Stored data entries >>
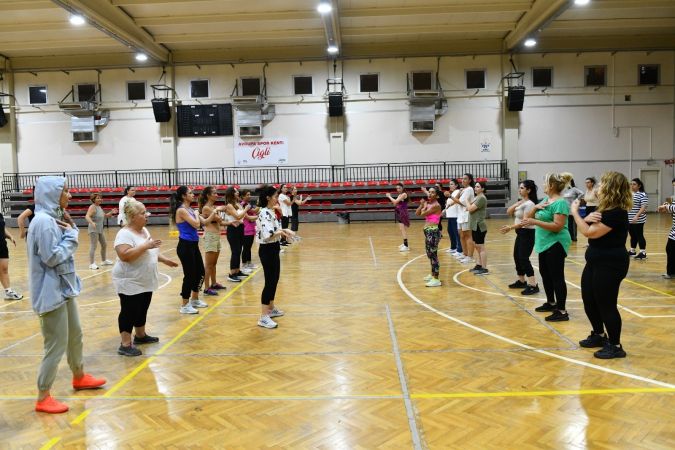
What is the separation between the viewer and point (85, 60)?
23.4 meters

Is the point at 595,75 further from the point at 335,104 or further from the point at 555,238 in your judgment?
the point at 555,238

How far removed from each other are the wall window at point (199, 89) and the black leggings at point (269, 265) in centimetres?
1932

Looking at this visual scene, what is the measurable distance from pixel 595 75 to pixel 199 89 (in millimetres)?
17630

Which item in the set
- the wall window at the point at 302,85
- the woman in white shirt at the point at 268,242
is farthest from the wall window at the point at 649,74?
the woman in white shirt at the point at 268,242

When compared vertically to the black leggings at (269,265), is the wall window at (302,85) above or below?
above

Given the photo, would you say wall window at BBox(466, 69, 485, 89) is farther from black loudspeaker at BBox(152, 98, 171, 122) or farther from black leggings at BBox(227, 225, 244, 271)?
black leggings at BBox(227, 225, 244, 271)

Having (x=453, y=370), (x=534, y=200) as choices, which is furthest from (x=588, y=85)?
(x=453, y=370)

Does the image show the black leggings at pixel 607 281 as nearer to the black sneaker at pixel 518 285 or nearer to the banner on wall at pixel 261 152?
the black sneaker at pixel 518 285

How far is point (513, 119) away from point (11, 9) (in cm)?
1954

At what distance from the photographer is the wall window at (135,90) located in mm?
23641

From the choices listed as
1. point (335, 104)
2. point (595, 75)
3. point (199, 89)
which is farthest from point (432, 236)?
point (595, 75)

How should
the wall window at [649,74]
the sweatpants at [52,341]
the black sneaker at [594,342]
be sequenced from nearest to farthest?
1. the sweatpants at [52,341]
2. the black sneaker at [594,342]
3. the wall window at [649,74]

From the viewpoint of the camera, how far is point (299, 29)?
2062 centimetres

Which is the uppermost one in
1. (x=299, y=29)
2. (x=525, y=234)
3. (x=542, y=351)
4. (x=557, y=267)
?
(x=299, y=29)
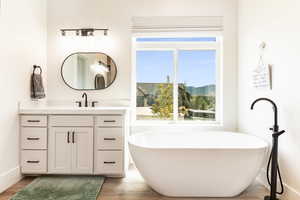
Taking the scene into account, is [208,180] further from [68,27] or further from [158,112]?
[68,27]

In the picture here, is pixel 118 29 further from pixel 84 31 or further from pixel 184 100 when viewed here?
pixel 184 100

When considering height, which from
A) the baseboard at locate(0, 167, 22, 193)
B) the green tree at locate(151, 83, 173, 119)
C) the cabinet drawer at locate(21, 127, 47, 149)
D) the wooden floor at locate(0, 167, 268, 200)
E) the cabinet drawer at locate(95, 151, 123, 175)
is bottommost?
the wooden floor at locate(0, 167, 268, 200)

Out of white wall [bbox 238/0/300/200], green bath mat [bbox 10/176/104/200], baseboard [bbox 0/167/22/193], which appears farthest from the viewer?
baseboard [bbox 0/167/22/193]

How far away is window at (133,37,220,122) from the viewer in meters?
3.75

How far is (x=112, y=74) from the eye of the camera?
11.9ft

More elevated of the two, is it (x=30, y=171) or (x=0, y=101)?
(x=0, y=101)

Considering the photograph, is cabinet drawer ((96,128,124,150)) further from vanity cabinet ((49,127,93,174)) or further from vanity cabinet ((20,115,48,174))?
vanity cabinet ((20,115,48,174))

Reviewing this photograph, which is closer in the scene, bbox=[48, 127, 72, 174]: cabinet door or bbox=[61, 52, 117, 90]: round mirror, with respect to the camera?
bbox=[48, 127, 72, 174]: cabinet door

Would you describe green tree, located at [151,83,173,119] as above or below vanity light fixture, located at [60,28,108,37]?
below

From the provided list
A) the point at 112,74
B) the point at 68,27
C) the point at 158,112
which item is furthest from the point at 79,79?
the point at 158,112

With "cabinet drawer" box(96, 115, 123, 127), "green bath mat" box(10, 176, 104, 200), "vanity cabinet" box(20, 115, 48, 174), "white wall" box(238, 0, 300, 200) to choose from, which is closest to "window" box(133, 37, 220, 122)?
"white wall" box(238, 0, 300, 200)

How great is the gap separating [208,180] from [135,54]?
220 cm

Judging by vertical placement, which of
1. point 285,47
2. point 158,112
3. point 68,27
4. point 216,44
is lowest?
point 158,112

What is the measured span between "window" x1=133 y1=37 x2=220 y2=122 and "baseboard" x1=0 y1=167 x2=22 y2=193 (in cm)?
174
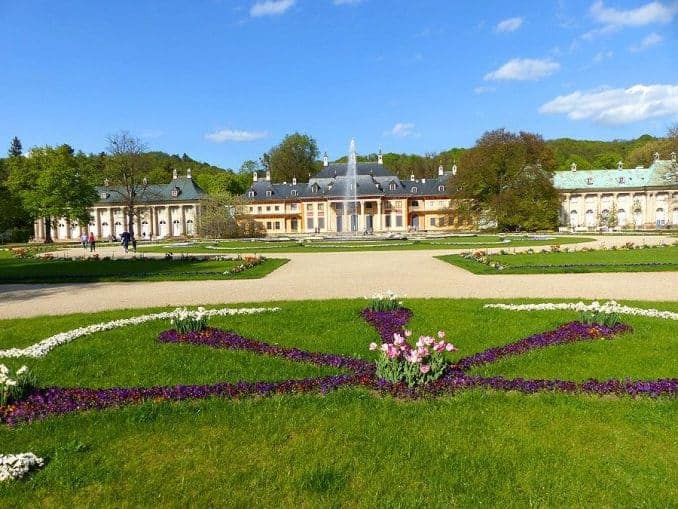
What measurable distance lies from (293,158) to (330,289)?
80.7 metres

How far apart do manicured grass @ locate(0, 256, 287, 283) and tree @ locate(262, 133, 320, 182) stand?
67438mm

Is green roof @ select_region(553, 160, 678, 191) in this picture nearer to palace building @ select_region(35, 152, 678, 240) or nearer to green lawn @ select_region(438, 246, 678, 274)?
palace building @ select_region(35, 152, 678, 240)

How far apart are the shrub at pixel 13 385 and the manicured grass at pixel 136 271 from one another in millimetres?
12164

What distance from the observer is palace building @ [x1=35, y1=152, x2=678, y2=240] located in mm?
70750

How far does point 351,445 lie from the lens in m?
4.80

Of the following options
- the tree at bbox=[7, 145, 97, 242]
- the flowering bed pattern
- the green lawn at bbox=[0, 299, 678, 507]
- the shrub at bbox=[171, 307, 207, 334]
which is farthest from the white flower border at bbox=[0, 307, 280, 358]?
the tree at bbox=[7, 145, 97, 242]

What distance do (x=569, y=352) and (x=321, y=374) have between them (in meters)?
3.76

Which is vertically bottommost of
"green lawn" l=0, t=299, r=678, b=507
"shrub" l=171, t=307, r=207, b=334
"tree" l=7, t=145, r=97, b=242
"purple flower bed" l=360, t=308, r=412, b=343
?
"green lawn" l=0, t=299, r=678, b=507

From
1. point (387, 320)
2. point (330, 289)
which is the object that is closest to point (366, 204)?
point (330, 289)

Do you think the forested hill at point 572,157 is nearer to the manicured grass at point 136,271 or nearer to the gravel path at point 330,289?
the manicured grass at point 136,271

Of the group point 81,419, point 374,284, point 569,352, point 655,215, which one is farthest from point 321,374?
point 655,215

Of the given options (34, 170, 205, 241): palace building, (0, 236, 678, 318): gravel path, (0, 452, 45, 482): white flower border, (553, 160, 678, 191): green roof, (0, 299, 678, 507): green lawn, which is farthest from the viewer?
(34, 170, 205, 241): palace building

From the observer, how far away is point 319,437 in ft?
16.3

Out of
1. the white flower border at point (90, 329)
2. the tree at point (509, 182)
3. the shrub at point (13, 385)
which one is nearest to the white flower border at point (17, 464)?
the shrub at point (13, 385)
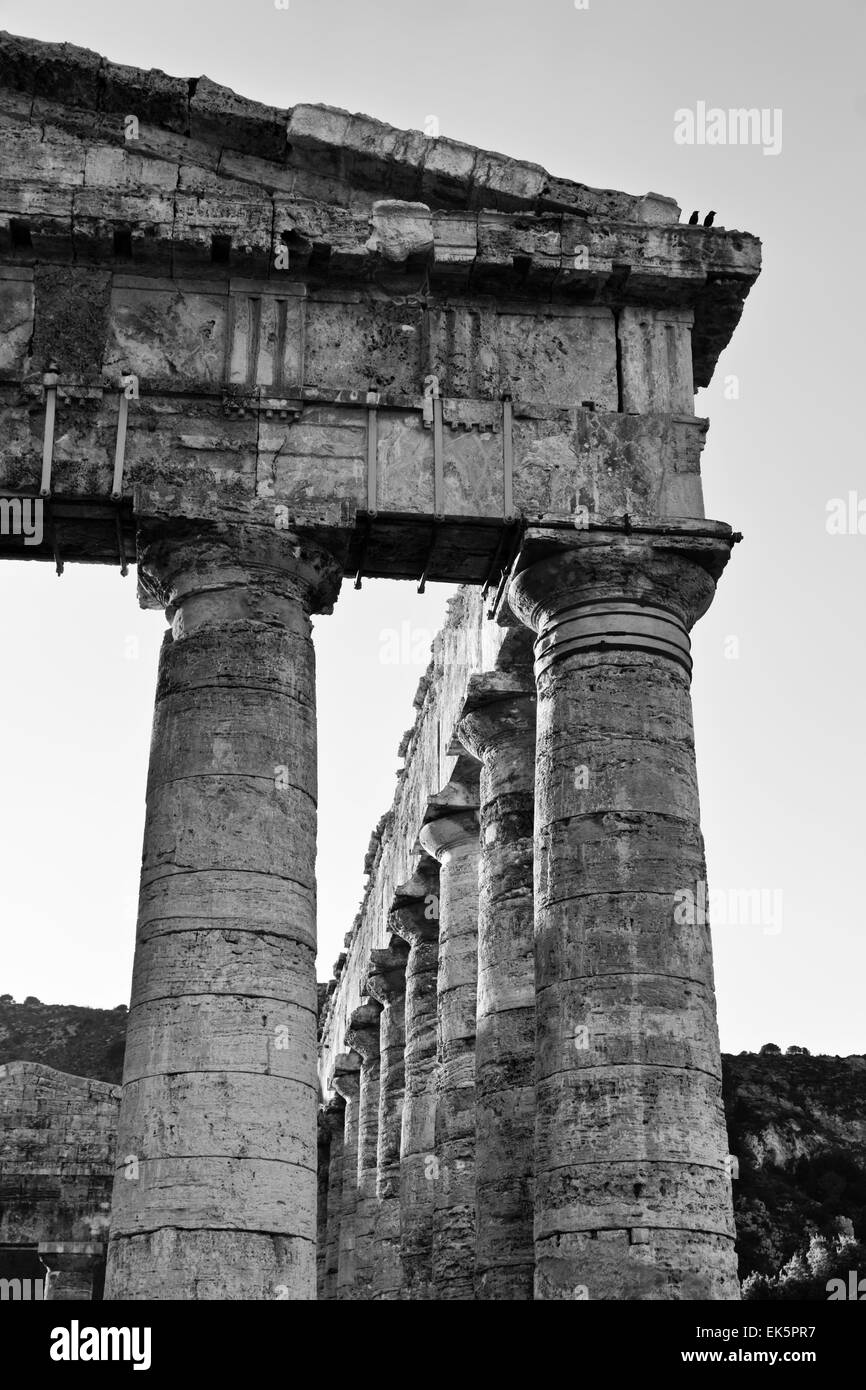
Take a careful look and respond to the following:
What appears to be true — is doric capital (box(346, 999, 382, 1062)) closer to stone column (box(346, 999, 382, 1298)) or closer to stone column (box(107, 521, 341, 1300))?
stone column (box(346, 999, 382, 1298))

Directive >>
Without the pictures, repeat all the records word for word.

Written answer >>
What is the separation between the viewer and point (85, 60)?
23.4 meters

Is the point at 595,75 further from the point at 335,104 or further from the point at 555,238 in your judgment?
the point at 555,238

How far removed from each other are the wall window at point (199, 89) and the black leggings at point (269, 265) in centimetres?
1932

Looking at this visual scene, what is the measurable distance from pixel 595 75 to pixel 199 89 (in millimetres)?
17630

Which item in the set
- the wall window at the point at 302,85
- the woman in white shirt at the point at 268,242
is farthest from the wall window at the point at 649,74?
the woman in white shirt at the point at 268,242

When compared vertically to the black leggings at (269,265), is the wall window at (302,85) above or below?
above

Given the photo, would you say wall window at BBox(466, 69, 485, 89) is farther from black loudspeaker at BBox(152, 98, 171, 122) or farther from black leggings at BBox(227, 225, 244, 271)?
black leggings at BBox(227, 225, 244, 271)

Having (x=453, y=370), (x=534, y=200) as choices, which is furthest from (x=588, y=85)?
(x=453, y=370)

Does the image show the black leggings at pixel 607 281 as nearer to the black sneaker at pixel 518 285 or nearer to the banner on wall at pixel 261 152?
the black sneaker at pixel 518 285

How far is point (513, 119) away from point (11, 9) (in cm)?
1954

At what distance from the photographer is the wall window at (135,90) located in mm?
23641

From the choices listed as
1. point (335, 104)
2. point (595, 75)
3. point (199, 89)
which is farthest from point (432, 236)?
point (595, 75)

How should
the wall window at [649,74]
the sweatpants at [52,341]
the black sneaker at [594,342]
be sequenced from nearest to farthest?
1. the sweatpants at [52,341]
2. the black sneaker at [594,342]
3. the wall window at [649,74]

From the viewpoint of the camera, how far is point (299, 29)?
2062 centimetres

Which is the uppermost one in
1. (x=299, y=29)
2. (x=525, y=234)
3. (x=542, y=351)
4. (x=557, y=267)
?
(x=299, y=29)
Taking the scene into account, is [208,180] further from [68,27] or further from [158,112]?
[68,27]

In the picture here, is pixel 118 29 further from pixel 84 31 or further from pixel 184 100 when viewed here?
pixel 184 100

When considering height, which from
A) the baseboard at locate(0, 167, 22, 193)
B) the green tree at locate(151, 83, 173, 119)
C) the cabinet drawer at locate(21, 127, 47, 149)
D) the wooden floor at locate(0, 167, 268, 200)
E) the cabinet drawer at locate(95, 151, 123, 175)
is bottommost?
the wooden floor at locate(0, 167, 268, 200)

Out of white wall [bbox 238/0/300/200], green bath mat [bbox 10/176/104/200], baseboard [bbox 0/167/22/193], which appears farthest from the viewer?
baseboard [bbox 0/167/22/193]

How far away is window at (133,37,220,122) from the viewer in meters?
3.75

How far is (x=112, y=74) from the eye of the camera?
11.9ft

More elevated of the two, is it (x=30, y=171) or (x=0, y=101)?
(x=0, y=101)

Considering the photograph, is cabinet drawer ((96,128,124,150)) further from vanity cabinet ((49,127,93,174)) or further from vanity cabinet ((20,115,48,174))?
vanity cabinet ((20,115,48,174))

Reviewing this photograph, which is closer in the scene, bbox=[48, 127, 72, 174]: cabinet door or bbox=[61, 52, 117, 90]: round mirror, with respect to the camera?
bbox=[48, 127, 72, 174]: cabinet door

Would you describe green tree, located at [151,83,173,119] as above or below vanity light fixture, located at [60,28,108,37]?
below

From the provided list
A) the point at 112,74
B) the point at 68,27
C) the point at 158,112
which item is furthest from the point at 79,79?
the point at 158,112

With "cabinet drawer" box(96, 115, 123, 127), "green bath mat" box(10, 176, 104, 200), "vanity cabinet" box(20, 115, 48, 174), "white wall" box(238, 0, 300, 200) to choose from, which is closest to "window" box(133, 37, 220, 122)?
"white wall" box(238, 0, 300, 200)

How great is the gap separating [208,180] from [135,54]?
220 cm

Judging by vertical placement, which of
1. point 285,47
2. point 158,112
3. point 68,27
4. point 216,44
is lowest?
point 158,112

What is the measured span between "window" x1=133 y1=37 x2=220 y2=122 and "baseboard" x1=0 y1=167 x2=22 y2=193 (in cm)?
174
What measurable distance lies from (293,158) to (330,289)?
80.7 metres

How far apart do manicured grass @ locate(0, 256, 287, 283) and tree @ locate(262, 133, 320, 182) stand?
67438mm

Is green roof @ select_region(553, 160, 678, 191) in this picture nearer to palace building @ select_region(35, 152, 678, 240) or nearer to green lawn @ select_region(438, 246, 678, 274)?
palace building @ select_region(35, 152, 678, 240)

How far apart are the shrub at pixel 13 385 and the manicured grass at pixel 136 271 from one another in millimetres?
12164

What distance from the observer is palace building @ [x1=35, y1=152, x2=678, y2=240] located in mm?
70750

How far does point 351,445 lie from the lens in m?
4.80

Of the following options
- the tree at bbox=[7, 145, 97, 242]
- the flowering bed pattern
- the green lawn at bbox=[0, 299, 678, 507]
- the shrub at bbox=[171, 307, 207, 334]
which is farthest from the white flower border at bbox=[0, 307, 280, 358]?
the tree at bbox=[7, 145, 97, 242]

What distance do (x=569, y=352) and (x=321, y=374) have between them (in meters)?
3.76

Which is vertically bottommost of
"green lawn" l=0, t=299, r=678, b=507
"shrub" l=171, t=307, r=207, b=334
"tree" l=7, t=145, r=97, b=242
"purple flower bed" l=360, t=308, r=412, b=343
?
"green lawn" l=0, t=299, r=678, b=507

From
1. point (387, 320)
2. point (330, 289)
which is the object that is closest to point (366, 204)?
point (330, 289)

Do you think the forested hill at point 572,157 is nearer to the manicured grass at point 136,271 or nearer to the gravel path at point 330,289?
the manicured grass at point 136,271

Of the group point 81,419, point 374,284, point 569,352, point 655,215, which one is farthest from point 321,374?
point 655,215

Of the given options (34, 170, 205, 241): palace building, (0, 236, 678, 318): gravel path, (0, 452, 45, 482): white flower border, (553, 160, 678, 191): green roof, (0, 299, 678, 507): green lawn, which is farthest from the viewer?
(34, 170, 205, 241): palace building

From the observer, how far away is point 319,437 in ft?
16.3

Out of
1. the white flower border at point (90, 329)
2. the tree at point (509, 182)
3. the shrub at point (13, 385)
which one is nearest to the white flower border at point (17, 464)?
the shrub at point (13, 385)
Take a careful look and respond to the following:
What appears to be true — is doric capital (box(346, 999, 382, 1062)) closer to stone column (box(346, 999, 382, 1298)) or closer to stone column (box(107, 521, 341, 1300))?
stone column (box(346, 999, 382, 1298))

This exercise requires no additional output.